This has been an enlightening past couple of weeks. First, creating the WebQuest and now I am working on a digital story. Digital stories are essentially that: stories created digitally using all sorts of tools. I happen to be using iMovie which is still fairly new to me. The best part of this assignment is that it can be about anything. I happen to be on vacation this week in Kaua'i, so I am doing some investigative reporting into the story of the Menehune.

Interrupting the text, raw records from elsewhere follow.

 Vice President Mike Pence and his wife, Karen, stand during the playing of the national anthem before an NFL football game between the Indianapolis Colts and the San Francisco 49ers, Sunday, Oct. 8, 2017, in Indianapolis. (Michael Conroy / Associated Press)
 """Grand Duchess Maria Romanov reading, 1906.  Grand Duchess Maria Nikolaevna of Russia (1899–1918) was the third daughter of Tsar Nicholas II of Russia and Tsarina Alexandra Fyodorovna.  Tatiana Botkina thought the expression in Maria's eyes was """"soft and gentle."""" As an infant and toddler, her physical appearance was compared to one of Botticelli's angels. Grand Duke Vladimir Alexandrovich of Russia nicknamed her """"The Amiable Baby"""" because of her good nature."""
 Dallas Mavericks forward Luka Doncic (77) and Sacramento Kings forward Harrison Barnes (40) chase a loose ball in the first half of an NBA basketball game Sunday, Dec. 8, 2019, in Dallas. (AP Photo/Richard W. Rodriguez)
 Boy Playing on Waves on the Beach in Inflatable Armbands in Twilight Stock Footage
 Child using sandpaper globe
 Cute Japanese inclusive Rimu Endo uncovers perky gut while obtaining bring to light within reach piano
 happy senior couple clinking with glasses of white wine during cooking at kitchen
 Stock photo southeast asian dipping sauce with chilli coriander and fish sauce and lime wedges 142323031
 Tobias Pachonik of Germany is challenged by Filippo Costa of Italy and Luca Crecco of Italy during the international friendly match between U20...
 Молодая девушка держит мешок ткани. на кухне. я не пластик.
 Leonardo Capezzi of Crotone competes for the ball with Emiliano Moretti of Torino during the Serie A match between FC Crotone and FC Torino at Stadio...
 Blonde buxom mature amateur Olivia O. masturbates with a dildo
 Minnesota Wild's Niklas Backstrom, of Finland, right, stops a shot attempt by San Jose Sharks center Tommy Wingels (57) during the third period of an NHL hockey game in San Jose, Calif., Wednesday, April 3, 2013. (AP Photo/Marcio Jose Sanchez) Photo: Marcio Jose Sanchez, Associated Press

I am having a lot of fun with this. Somewhere along the line, I forgot about the actual content of what goes into online education, or education in general even. I think what I am grappling with is that I have spent so much time on managing the "container" that we put content into, that I forgot about the content itself. I think I have been in an instructional design rut.
Somewhere between migrating learning management systems, setting up new assessment server applications, and dealing with accreditation and student student outcomes; I forgot how important the actual content is. But when I started working in online education, all I did was create content, primarily because the tools weren't readily available to let instructors work on their own content. Now that instructors come to me with Powerpoints at the ready, our team's job has morphed in to "guarding the gate." We provision the online course, instructors load their material, and we make sure things run the way they are supposed to. We used to produce and script videos, make flash games, and really have fun.

I think I have been in an "instructional design rut." That's not to say the management component of our team isn't important. In fact it has gotten more complex. We try to work with the instructors to make sure the content is up to snuff, and we also have some talented design chops on our team. We can be doing these sorts of things with our own courses: WebQuests, digital stories, more fun content. Of course, not everything has to be Web 2.0, but weaving those skills in can make for a much more compelling experience for our instructors and students than just loading the textbook publisher's slideshows into the LMS. Even more so, we can work with our instructors to do this sort of media creation on their own. Back when I started, making web pages was still in the realm of the "web geeks." I sat up late nights fueled on coffee and other chemicals cranking out Perl, HTML, some Java because that's what it took and people paid me to do it. Now anyone can do this, without the shakes even. So it falls in our (the collective "our"...the ed-techs who are displaced 1990s web jockeys) laps to show people the way: that creating original unique content is not a scary thing. That crafting something like a digital story or setting up a blog can take as much time as writing out the same old lecture notes, but the pay-off ultimately is engaged students, and time saved in answering questions or working the kinks out of classroom management. Maybe I don't exactly have an answer to this yet, and the whole struggle with competing for time factors in too greatly, but what I've begun to realize is that I need to get out of the rut.

If it takes a Kaua'i vacation to do this, then maybe I should travel more.